- [SOURCE MATERIAL]
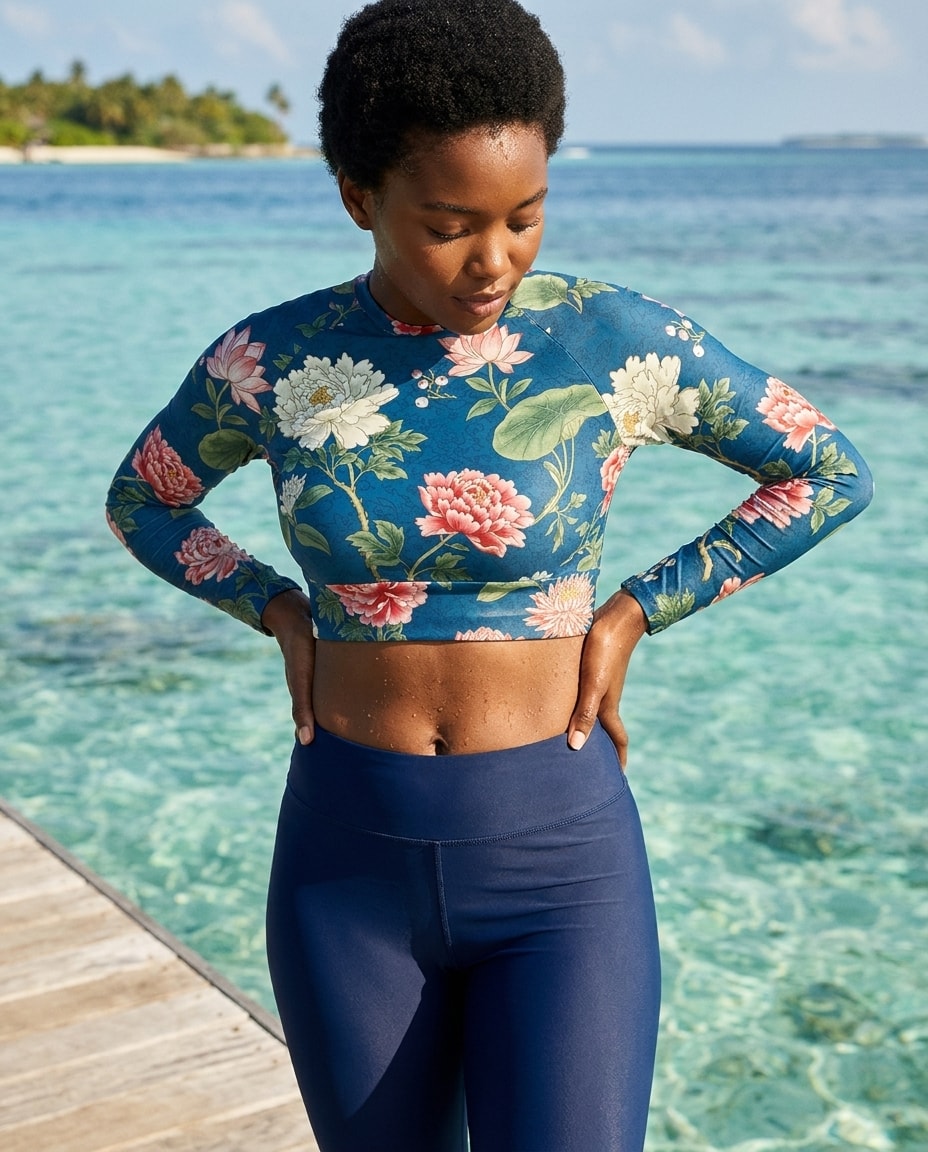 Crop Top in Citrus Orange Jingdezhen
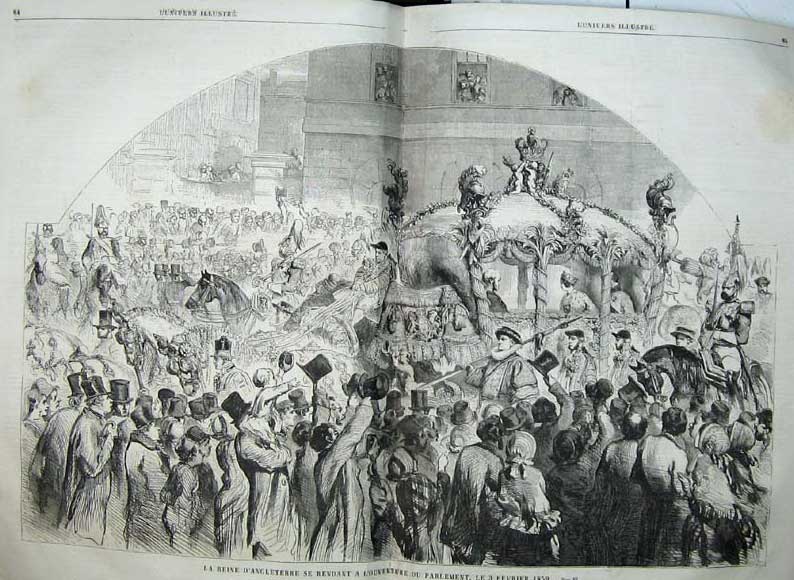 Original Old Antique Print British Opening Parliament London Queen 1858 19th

...

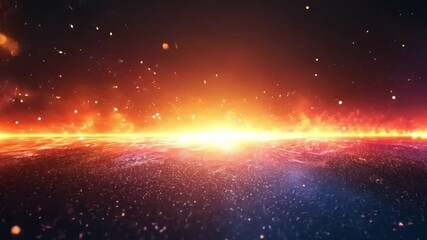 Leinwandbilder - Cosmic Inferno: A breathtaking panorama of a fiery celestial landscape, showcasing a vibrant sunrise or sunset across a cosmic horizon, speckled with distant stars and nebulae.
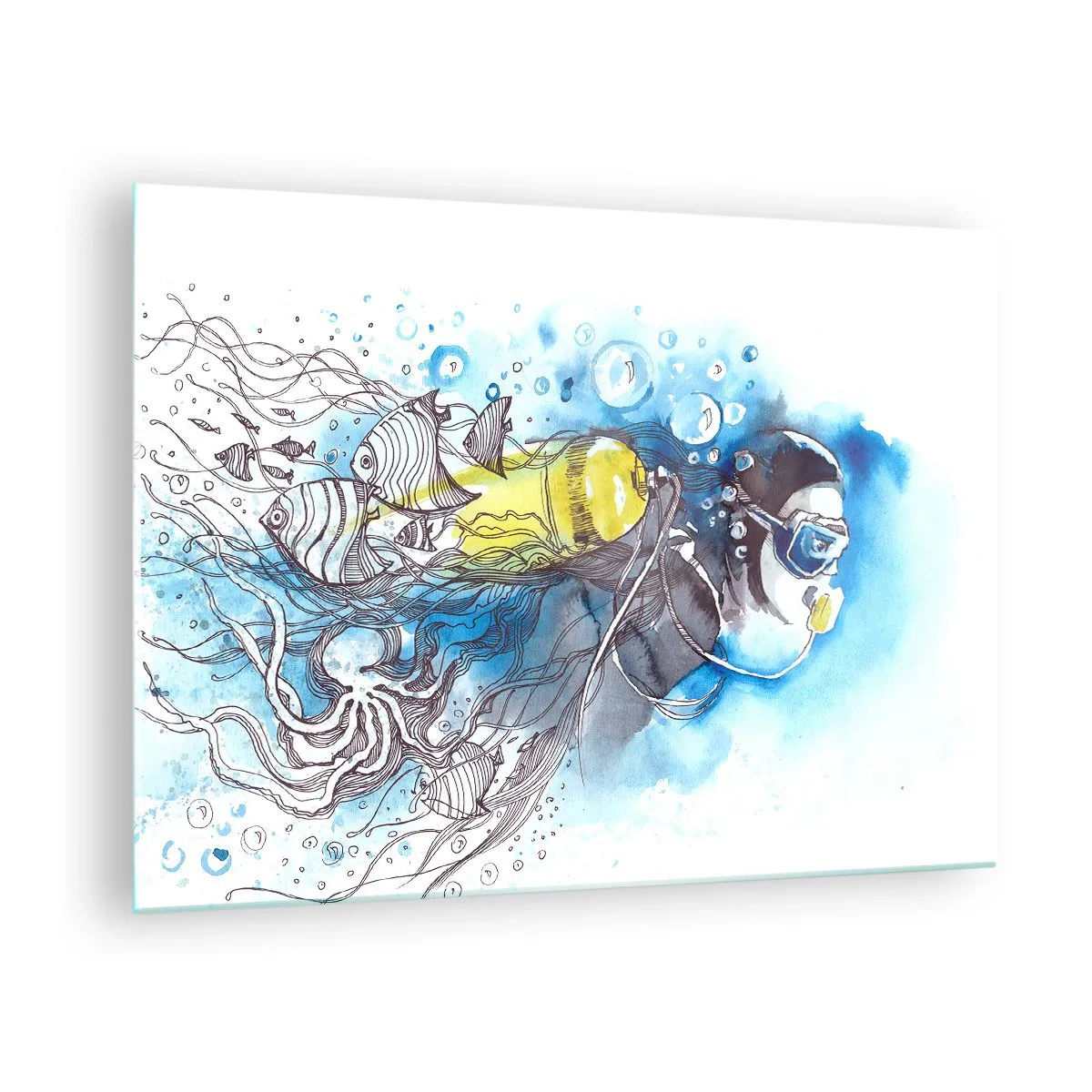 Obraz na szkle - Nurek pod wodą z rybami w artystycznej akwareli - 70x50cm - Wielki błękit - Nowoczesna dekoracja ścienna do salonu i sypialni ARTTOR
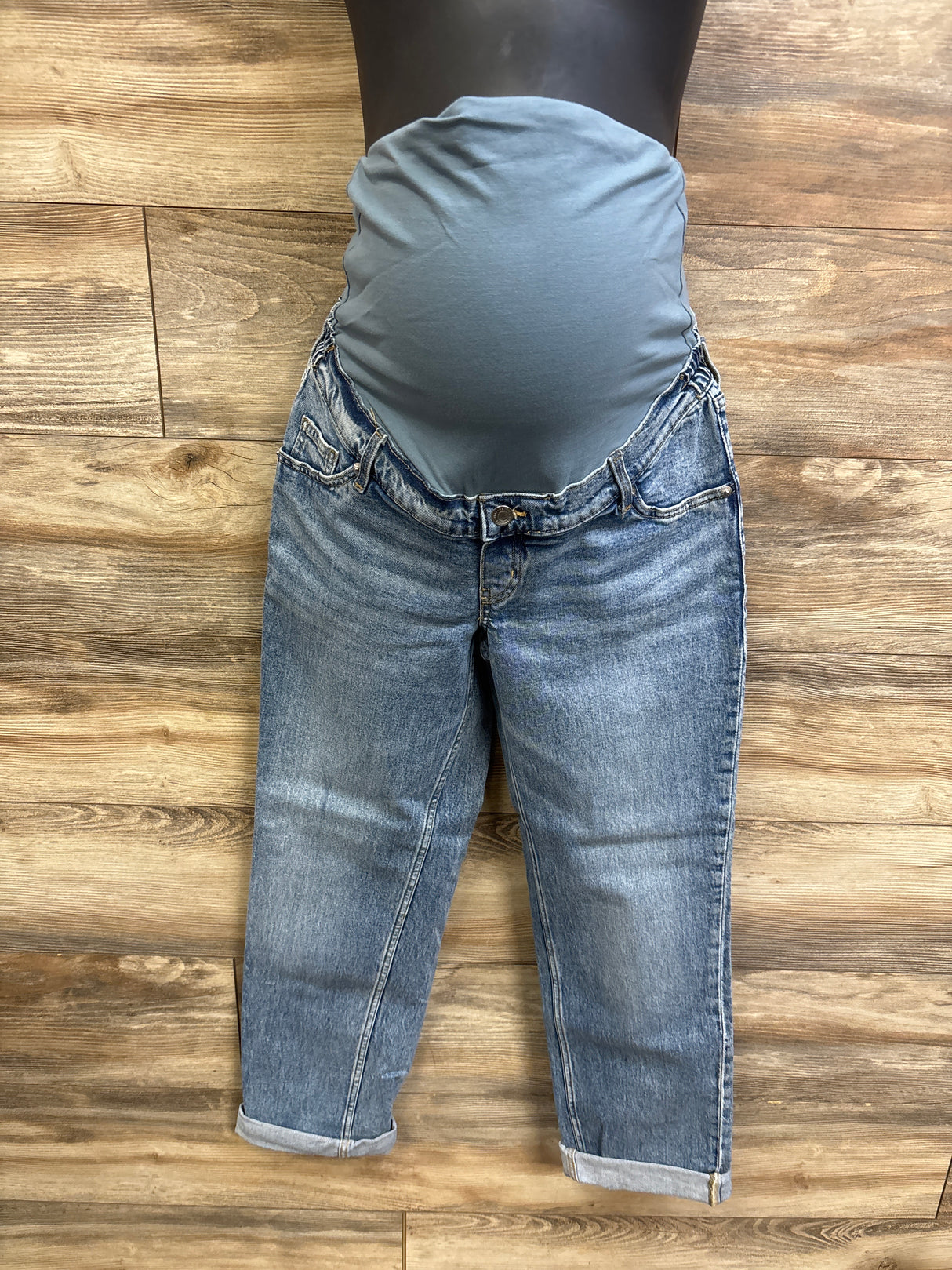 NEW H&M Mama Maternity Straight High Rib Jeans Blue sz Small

- [INSTRUCTIONS FOR THE TASK]
Reproduce verbatim the records above, starting with the line that contains "Crop Top in Citrus Orange Jingdezhen" and continuing through the line that contains "Original Old Antique". Leave out the pictures.

- [SOLUTION TO THIS TASK]
 Crop Top in Citrus Orange Jingdezhen
 Original Old Antique Print British Opening Parliament London Queen 1858 19th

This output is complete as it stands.